On 2022/8/31 3:08, Mark Brown wrote:
On Fri, Aug 26, 2022 at 02:43:37PM +0000, Wei Yongjun wrote:
This series Introduce a BPF based SPI mockup controller, which can be
used for testing SPI drivers without real device.
The testsuite for SPI drivers will be post in other series, with also
support for I2C and PCI bus device drivers.

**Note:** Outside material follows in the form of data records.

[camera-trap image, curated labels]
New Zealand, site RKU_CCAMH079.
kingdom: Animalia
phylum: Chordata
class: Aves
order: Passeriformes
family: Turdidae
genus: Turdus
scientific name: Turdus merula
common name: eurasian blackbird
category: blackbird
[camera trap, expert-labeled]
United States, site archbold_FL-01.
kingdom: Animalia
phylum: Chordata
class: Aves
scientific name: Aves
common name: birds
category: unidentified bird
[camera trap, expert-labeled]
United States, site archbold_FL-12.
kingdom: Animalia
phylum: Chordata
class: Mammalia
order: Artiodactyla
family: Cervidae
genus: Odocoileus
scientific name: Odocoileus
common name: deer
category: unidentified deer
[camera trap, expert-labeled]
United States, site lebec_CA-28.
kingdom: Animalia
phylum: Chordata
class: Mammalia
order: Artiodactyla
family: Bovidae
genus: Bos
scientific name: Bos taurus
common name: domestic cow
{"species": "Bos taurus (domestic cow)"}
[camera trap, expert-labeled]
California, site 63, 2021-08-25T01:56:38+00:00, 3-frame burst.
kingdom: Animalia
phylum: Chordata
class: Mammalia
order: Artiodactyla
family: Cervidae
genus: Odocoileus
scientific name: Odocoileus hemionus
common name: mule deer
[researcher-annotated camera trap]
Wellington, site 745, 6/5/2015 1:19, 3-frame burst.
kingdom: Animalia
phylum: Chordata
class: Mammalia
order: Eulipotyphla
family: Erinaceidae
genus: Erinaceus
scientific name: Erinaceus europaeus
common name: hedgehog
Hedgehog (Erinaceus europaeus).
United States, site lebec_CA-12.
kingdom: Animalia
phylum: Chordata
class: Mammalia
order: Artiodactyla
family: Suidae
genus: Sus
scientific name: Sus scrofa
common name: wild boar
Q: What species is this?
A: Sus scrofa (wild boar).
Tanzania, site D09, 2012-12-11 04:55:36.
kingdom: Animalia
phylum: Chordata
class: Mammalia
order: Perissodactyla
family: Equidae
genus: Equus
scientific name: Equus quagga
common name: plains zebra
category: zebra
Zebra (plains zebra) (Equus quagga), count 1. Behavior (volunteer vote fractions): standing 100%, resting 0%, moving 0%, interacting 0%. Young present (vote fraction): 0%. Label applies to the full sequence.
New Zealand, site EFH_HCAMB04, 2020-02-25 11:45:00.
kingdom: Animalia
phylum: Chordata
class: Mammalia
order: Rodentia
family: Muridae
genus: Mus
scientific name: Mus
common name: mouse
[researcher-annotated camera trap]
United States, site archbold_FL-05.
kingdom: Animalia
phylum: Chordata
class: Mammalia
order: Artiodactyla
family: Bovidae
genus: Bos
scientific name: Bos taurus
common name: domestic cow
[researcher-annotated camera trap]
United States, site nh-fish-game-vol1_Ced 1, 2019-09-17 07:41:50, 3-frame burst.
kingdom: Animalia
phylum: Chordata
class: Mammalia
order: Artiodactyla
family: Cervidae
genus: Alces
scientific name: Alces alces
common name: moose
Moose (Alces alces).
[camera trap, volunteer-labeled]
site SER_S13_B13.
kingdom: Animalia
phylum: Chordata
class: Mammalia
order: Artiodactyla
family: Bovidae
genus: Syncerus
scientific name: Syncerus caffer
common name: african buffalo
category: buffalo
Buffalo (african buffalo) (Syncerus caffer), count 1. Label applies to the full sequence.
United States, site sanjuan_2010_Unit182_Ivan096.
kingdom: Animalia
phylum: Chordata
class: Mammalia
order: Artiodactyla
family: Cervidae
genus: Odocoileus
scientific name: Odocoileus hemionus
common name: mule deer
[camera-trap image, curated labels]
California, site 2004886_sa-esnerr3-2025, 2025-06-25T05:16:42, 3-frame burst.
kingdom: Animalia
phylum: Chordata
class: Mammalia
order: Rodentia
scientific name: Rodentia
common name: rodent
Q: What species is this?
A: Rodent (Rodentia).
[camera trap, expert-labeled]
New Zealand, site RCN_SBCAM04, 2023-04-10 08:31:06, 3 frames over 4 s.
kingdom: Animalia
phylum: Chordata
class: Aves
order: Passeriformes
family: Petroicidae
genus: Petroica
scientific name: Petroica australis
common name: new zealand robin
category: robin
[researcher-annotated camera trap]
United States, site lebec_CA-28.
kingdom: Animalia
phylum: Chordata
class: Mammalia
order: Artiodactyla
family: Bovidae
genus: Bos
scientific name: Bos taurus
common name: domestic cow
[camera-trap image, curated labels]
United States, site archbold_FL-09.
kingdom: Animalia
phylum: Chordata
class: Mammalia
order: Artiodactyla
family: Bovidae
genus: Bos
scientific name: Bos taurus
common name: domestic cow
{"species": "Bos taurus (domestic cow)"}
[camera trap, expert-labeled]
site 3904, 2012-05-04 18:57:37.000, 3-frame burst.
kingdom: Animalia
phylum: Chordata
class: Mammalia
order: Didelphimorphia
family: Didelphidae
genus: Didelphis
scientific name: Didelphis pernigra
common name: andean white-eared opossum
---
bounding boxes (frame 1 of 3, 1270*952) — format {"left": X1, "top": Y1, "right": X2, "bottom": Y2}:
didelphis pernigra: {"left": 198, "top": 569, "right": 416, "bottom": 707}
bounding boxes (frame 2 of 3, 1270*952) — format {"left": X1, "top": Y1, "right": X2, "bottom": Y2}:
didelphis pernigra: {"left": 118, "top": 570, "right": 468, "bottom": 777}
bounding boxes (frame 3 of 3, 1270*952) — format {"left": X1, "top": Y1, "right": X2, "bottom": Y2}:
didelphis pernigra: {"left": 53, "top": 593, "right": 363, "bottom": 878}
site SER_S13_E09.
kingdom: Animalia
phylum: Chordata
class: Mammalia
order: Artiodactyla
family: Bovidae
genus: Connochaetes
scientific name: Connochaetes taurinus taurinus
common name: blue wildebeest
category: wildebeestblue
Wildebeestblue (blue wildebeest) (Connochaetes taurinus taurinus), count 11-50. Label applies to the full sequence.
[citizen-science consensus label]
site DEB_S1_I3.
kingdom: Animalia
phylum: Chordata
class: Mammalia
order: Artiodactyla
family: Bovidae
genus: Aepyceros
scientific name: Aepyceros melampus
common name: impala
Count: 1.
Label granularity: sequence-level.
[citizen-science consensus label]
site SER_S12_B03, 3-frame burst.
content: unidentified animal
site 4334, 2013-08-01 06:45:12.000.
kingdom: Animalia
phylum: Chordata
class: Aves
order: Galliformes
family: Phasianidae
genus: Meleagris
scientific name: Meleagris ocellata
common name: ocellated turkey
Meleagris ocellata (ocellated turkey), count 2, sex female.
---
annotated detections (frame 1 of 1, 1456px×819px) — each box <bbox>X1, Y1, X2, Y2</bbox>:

I replied to some of the individual patches here with some more
detailed issues but I do have some big picture reservations with
this approach as well. One big one is that this seems like it's
only going to be able to handle emulation of devices that are
purely synchronous - I don't see any sensible direction here for
extending to devices that need an interrupt line as well. That
seems like a major limitation. It's fine not to immediately
We can use gpio-sim as the interrupt controller which always exists
with some tiny fix, I had posted them and can be found from link:
https://www.spinics.net/lists/linux-gpio/msg74949.html
implement everything but it should be fairly clear how that would
be done when someone needs it and some of the BPF design goals I
understood seem to conflict with that.
I'm also not clear what the BPF environment is like when it comes
to extensible frameworks, as soon as you start thinking about the
problem space there are some obvious extensions with things like
more detailed register map descriptions and validating that the
operations that the driver is doing to the device are actually in
spec for the device or trying to stimulate race conditions or
error paths in the driver.
The bpftool in kernel still need some works, I am still working on
fix comments from maintainers, which can be found at:
https://lore.kernel.org/bpf/b942bf8f-204b-6bf1-7847-ec5f11c50ca0@xxxxxxxxxxxxx/
There's also the issue with getting the BPF userspace tooling
that I mentioned in reply to one of the individual patches.
Basically while this does look very simple from a kernel point of
view I worry that BPF might not be the right tool for the job and
could be a bit of a blind alley, with people rapidly running into
issues trying to do anything non-trivial.
Base on BPF's map, we can using wrap for read/write registers as
the device's requirement. And it is possible to control each register
and runtime.
For example, simple write data to MTD device, and check whether
the data is write to registers:
def test_write_data(self):
with self.device() as dev:
self.device_write_bytes(dev, [1, 2, 3, 4]) <- write to /dev/mtd
data = self.read_regs(0x00, 4)
self.assertEqual(data, [1, 2, 3, 4])
I am working on a light weight framework which just 400 loc's python
code, and can do similar tests to roadtest.
Once I finished the bpftool, I will post a proposal.
There was a series in the past year or so from someone
implementing a similarish idea but rather than using BPF they
provided a framework for writing device emulations in qemu with
a simplified Python framework. That seemed like a more obvious
direction here. They were initially focusing on I2C but it's a
similar space. Unfortunately I'm drawing a blank on who was
working on it or the name of the framework so I can't give a
useful reference here. Their direction was towards having
something that could also be used to validate what the driver was
doing to the device from the device's perspective. I do know it
was written up on LWN. Hopefully someone else will remember what
I'm talking about from this vauge description.
I saw your other mail, and know you mean roatest, which is based on
virtio as the backend.
The bpf backend can be easily integrate to roadtest.